* Begin Given text *
I see Manjushri smile when I stay in the zendo during kinhin, instead of sneaking to my room for a sip of coffee. Jizo shakes his shakujo to ward off ghosts, mountain lions, and , my biggest fear, skunks on my dark fog ridden walk to make tea for the abbess in the morning. Ida Sonten stands straight and armored, his eye on the horizon for anyone who might disrupt our way seeking.

Yup, I'm one of those Buddhists, who's chanting like "that" because I think it might help.

Help what? The situation of course! Zen Master Baoche does fan himself, does he not?

I sit because we're Buddha and that's what Buddha's do, even if they don't need to, but because it's a magnet for suffering beings who might benefit from the illusion.

I follow the precepts because they're heavenly all by themselves. When I follow them they help me and all beings equally. Mostly, they save you from me.

On the Reddit Zen forum, I seem to be a minority. Those guys are salty in the not-Zen school, quick to sense a gaining mind or a reification of self or a substantialization of enlightenment. I'm with them on that, too- I don't think prayer, belief, magic, or cosmic Bodhisattvas, hidden in their sambogakaya bodies, are "zen." Of course not. Not even zen is zen. Not even my hands under the dirt searching for potatoes are zen.

Practicing like this may look like searching for the eternal ice cream like a good boy. But what if you like being a good boy and you love ice cream so much you don't even care if it's eternal? Ice cream is ice cream and I look good in a boy scout uniform.



So here I am in this phenomenal expression of a human who prays each morning during the nine prostrations, Please Manjushri help me cut off delusion, please Samanthabhadra help me respond appropriately, please Avalokitsvara help me practice compassion.
* End Given text *
* Begin Dataset entries *
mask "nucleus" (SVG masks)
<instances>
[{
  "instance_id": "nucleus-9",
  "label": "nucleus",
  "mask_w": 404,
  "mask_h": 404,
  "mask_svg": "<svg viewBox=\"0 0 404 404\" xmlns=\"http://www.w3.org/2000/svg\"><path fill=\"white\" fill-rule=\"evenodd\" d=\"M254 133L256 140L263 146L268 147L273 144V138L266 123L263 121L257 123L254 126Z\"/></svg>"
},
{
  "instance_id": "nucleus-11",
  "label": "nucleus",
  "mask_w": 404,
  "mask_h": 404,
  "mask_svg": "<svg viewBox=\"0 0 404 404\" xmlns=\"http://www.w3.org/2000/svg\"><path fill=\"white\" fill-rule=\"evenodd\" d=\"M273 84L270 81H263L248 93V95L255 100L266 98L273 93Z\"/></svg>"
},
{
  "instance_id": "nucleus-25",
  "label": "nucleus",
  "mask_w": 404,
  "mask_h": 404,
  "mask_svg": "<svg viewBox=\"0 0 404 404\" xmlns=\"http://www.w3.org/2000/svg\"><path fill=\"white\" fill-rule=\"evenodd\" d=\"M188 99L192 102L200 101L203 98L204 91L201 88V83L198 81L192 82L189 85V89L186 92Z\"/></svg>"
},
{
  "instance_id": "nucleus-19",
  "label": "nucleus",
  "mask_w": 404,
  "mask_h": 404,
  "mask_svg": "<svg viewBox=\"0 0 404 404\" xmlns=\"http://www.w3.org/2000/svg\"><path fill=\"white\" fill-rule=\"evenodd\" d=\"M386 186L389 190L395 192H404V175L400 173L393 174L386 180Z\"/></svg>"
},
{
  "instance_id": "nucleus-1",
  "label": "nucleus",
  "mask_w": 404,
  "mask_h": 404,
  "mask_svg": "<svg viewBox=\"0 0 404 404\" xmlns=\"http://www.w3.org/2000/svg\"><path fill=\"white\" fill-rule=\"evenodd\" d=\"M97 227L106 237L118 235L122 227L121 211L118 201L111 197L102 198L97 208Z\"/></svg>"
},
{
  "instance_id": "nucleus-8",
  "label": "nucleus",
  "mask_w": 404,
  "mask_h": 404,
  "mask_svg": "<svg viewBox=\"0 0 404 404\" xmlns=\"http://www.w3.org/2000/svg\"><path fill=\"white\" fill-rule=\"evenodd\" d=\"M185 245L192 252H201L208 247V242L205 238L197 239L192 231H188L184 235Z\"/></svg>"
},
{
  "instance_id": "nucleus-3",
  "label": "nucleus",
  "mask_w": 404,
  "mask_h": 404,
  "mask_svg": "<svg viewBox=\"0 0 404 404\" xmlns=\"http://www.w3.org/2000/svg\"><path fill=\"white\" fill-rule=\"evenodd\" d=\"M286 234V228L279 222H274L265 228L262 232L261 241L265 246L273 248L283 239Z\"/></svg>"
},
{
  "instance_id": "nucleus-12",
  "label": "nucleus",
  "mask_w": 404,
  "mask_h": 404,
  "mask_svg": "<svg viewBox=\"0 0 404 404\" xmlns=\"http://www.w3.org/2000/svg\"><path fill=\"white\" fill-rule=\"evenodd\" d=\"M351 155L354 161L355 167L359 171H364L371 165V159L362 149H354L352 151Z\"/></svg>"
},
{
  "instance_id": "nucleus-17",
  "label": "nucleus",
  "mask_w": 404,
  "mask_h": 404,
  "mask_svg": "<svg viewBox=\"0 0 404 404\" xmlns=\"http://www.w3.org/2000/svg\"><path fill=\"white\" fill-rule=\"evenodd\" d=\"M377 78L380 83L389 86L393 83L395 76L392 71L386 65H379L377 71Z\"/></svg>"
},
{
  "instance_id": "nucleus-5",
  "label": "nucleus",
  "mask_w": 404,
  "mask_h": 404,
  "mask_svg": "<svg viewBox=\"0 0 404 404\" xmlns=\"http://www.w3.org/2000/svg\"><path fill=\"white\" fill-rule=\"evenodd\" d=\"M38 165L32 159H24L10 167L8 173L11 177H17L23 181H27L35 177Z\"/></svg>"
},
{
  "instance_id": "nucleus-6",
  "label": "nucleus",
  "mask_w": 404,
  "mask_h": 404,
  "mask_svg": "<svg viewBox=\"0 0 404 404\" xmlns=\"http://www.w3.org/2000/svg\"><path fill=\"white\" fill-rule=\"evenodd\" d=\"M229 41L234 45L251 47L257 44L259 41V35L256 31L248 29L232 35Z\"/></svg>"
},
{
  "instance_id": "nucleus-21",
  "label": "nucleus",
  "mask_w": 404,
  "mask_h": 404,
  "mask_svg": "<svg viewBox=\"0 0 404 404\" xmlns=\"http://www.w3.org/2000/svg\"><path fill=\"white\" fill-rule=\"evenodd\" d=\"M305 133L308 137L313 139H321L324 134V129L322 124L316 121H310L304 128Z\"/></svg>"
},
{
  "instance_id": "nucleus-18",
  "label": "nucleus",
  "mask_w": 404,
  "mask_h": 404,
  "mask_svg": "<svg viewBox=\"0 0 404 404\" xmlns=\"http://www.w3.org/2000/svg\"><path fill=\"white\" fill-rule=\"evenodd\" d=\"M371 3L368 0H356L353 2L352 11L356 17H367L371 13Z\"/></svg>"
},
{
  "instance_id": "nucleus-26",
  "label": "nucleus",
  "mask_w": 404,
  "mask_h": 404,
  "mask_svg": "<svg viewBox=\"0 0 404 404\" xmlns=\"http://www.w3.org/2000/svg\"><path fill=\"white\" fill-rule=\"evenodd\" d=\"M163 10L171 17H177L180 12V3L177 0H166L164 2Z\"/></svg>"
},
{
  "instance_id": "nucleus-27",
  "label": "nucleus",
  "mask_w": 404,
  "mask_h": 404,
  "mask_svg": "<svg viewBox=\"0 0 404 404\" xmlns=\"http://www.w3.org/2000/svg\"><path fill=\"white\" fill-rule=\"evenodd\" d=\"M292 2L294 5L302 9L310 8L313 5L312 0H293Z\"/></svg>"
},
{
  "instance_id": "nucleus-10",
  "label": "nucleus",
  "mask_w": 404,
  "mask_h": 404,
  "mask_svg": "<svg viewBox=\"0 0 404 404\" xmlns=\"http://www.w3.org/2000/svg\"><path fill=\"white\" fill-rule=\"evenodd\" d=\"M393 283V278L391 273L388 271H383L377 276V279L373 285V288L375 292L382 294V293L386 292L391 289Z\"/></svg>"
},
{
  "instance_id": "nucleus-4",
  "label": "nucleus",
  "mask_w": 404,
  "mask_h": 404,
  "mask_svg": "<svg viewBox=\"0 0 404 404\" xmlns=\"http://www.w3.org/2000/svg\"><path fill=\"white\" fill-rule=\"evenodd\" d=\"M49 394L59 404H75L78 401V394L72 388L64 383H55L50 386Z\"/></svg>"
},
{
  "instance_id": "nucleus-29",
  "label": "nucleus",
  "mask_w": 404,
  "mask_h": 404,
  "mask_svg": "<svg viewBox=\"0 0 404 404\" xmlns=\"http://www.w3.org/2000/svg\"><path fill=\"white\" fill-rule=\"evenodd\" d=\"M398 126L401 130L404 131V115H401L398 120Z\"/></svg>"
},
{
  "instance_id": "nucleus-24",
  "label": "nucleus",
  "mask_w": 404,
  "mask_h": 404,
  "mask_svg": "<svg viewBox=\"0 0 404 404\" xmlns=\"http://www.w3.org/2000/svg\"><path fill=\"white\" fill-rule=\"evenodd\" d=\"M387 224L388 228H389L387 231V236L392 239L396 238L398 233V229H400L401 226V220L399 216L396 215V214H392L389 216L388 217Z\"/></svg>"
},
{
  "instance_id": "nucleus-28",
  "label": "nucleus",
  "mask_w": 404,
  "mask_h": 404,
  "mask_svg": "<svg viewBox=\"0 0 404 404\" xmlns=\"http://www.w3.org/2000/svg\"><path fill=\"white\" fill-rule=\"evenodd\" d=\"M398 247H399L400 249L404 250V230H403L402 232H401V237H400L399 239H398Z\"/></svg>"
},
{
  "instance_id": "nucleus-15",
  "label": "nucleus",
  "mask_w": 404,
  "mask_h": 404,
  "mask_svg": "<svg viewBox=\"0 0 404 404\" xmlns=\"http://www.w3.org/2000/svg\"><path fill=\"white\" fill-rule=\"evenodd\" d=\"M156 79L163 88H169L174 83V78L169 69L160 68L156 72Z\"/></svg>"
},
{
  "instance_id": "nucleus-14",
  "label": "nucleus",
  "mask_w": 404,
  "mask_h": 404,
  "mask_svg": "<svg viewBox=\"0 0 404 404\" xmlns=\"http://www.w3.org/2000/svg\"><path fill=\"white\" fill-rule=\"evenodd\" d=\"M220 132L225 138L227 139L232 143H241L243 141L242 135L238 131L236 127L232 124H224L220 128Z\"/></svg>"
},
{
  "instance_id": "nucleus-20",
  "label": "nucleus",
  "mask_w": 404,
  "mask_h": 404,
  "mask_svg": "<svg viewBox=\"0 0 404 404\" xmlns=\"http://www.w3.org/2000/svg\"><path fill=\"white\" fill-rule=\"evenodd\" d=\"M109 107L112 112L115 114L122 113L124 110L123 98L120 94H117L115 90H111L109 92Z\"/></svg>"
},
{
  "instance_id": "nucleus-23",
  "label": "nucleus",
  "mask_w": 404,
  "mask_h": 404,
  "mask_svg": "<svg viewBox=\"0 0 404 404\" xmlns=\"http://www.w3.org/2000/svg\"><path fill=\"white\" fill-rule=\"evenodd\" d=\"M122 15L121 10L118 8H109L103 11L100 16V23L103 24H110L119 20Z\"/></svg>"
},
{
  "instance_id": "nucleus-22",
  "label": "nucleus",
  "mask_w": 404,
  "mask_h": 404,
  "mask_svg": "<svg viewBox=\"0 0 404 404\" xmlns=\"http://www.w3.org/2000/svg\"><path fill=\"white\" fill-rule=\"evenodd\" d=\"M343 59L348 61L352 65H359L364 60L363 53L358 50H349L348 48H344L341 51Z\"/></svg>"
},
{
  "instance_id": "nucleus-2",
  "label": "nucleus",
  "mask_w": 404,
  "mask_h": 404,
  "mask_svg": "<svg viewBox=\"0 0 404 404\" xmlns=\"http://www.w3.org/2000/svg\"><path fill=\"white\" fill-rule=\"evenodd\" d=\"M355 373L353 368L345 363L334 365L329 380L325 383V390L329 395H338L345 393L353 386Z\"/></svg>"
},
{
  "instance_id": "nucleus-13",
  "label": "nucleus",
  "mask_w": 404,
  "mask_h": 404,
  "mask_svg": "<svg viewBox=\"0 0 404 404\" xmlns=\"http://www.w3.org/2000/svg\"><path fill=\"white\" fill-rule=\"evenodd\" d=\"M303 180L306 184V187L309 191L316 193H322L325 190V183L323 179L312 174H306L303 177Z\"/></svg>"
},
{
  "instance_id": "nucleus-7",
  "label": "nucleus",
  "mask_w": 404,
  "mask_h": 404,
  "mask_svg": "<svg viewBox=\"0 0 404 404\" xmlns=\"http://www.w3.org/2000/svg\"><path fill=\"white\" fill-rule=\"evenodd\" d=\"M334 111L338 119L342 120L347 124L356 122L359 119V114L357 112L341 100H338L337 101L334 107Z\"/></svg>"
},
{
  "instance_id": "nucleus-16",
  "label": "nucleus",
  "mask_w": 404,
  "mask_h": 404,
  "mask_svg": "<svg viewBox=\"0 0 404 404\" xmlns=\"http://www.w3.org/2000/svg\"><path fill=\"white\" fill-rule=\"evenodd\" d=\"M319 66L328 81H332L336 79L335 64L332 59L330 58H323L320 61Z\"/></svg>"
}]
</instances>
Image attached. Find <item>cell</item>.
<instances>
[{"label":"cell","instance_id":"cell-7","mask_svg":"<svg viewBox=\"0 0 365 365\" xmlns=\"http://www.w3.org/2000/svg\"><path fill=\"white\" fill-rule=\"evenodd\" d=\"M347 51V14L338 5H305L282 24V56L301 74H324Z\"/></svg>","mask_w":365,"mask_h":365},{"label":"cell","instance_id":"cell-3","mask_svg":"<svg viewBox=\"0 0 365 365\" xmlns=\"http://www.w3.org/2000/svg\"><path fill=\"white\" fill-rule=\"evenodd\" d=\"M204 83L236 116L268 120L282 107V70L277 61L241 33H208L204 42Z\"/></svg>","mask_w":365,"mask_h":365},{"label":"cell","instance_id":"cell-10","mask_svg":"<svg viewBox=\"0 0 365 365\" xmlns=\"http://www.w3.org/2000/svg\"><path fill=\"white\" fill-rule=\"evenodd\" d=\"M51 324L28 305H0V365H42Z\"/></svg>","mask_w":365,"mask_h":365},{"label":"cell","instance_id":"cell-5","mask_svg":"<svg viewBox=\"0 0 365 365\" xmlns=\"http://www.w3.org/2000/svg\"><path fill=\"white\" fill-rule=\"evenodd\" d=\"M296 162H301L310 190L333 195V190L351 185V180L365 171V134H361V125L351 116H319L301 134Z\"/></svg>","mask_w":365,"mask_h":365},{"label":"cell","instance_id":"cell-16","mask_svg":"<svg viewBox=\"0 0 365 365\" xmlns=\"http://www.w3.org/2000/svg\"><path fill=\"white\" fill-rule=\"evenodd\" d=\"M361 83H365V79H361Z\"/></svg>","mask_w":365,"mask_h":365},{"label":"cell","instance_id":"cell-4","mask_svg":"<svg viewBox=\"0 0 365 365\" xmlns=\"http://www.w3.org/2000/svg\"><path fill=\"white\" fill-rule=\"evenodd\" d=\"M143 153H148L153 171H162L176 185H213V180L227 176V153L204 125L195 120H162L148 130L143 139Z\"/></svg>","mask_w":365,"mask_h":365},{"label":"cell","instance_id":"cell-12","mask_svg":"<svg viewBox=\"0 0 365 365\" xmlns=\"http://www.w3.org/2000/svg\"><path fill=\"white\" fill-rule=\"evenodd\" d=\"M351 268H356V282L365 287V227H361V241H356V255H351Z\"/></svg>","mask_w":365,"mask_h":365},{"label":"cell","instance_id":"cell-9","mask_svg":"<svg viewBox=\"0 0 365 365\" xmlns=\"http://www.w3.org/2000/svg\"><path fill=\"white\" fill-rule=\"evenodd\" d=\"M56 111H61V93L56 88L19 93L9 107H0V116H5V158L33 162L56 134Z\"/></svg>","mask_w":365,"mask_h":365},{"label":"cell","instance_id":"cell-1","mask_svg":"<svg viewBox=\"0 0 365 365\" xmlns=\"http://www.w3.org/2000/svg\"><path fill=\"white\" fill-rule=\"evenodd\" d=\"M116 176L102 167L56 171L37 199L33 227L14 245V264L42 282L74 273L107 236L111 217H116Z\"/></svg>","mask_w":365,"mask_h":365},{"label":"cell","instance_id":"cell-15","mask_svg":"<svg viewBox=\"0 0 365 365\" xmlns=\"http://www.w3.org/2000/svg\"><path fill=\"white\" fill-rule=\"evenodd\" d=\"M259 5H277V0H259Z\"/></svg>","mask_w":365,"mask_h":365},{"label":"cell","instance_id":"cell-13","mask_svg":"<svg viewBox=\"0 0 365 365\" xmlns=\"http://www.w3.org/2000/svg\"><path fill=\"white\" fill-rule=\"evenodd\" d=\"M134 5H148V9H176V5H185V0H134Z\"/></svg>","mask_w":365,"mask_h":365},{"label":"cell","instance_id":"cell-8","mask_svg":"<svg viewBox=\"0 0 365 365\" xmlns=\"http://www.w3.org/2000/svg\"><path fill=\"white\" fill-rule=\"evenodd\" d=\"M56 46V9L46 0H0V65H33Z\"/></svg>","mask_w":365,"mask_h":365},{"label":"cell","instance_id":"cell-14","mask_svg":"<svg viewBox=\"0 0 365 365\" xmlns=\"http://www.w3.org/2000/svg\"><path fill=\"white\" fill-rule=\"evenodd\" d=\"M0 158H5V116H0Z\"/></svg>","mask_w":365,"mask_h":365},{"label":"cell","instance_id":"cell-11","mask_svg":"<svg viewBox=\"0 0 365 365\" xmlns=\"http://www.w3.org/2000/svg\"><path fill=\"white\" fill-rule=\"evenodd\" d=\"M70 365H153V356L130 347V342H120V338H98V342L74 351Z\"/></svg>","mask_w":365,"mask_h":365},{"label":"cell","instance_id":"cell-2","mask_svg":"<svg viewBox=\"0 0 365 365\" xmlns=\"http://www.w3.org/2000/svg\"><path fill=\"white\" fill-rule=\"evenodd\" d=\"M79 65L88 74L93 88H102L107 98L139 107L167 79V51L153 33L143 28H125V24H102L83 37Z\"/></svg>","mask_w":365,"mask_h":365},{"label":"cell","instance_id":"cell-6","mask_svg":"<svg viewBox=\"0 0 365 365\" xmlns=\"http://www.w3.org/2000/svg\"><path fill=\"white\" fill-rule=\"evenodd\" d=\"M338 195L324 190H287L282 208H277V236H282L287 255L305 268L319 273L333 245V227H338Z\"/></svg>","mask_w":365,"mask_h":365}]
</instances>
* End Dataset entries *
§ Exercise instructions
A – From the Zen practice essay, set down the passage from "Practicing like this" to "boy scout uniform." word for word.
B – Summarize the Zen practice essay in two sentences.
C – Write what comes next in the Zen practice essay, picking up after its final sentence.

§ Responses by task
A –
Practicing like this may look like searching for the eternal ice cream like a good boy. But what if you like being a good boy and you love ice cream so much you don't even care if it's eternal? Ice cream is ice cream and I look good in a boy scout uniform.

B – The writer sits, keeps the precepts, and each morning prays to figures such as Manjushri, Samanthabhadra, and Avalokitsvara, chanting in the belief that it might help the situation. While agreeing with the Reddit Zen forum that prayer, belief, magic, and cosmic Bodhisattvas are not "zen," the writer likens this devotional practice to loving ice cream so much that it doesn't matter whether it is eternal.

C –
And this phenomenal expression is an illusion, as good as the phenomenal expression of "secular" or "Zen" (the "true" kind), or "Jesuit." All these horses are running in place!

So, I'm silly. What could go wrong? I think to change this late in the game might be too challenging; I'm starting to get familiar with this phenomenal expression. It's starting to slow down so I can get a good look. Might as well amp up the delusion. Dogen excused a monk eating meat to feed the demons that climbed all over him. Metta practice comes from monks who were terrified of ghosts and tigers.

What else is the self for if not risk?

Through dreams come faith and direction. One time, I was running from gunshots in New Orleans. I ran to the top of a building. The gunshots came closer and I heard bullets tearing through flesh. I opened the window; a screen! I thrust my finger through it and tore it open, jumped, but fell into another room. Calmer now, I opened another window, took out the screen, and gently dropped about thirty feet into a backyard garden. I hid under giant tropic elephant ears, just like the ones that grew at my dad's house before the storm. I heard a baby and saw a beautiful woman in a white dress holding her. I climbed out, the baby vanished and the woman had become old and looked like someone from Green Gluch, just gray hair and a hooded sweatshirt. She told me she was a street Bodhisattva. I said like, Guan Yin? and she said, yes, I'm Kannon. I followed her into her house. She turned into an older black man smoking a cigarette, and finally a little black girl dressed for school with a pink backpack, the smoke from the mans cigarette still swirling behind her glasses. She showed me to the front door and stapled to it was a "Street Bodhisattva" flyer with little phone number tabs you could take. I took one and walked toward the bridge. I turned around and saw her home: a huge four story house wrapped with black garbage bags that billowed in the wind, a purple haze New Orleans sunset in the background.

I don't have a phone, so I pray.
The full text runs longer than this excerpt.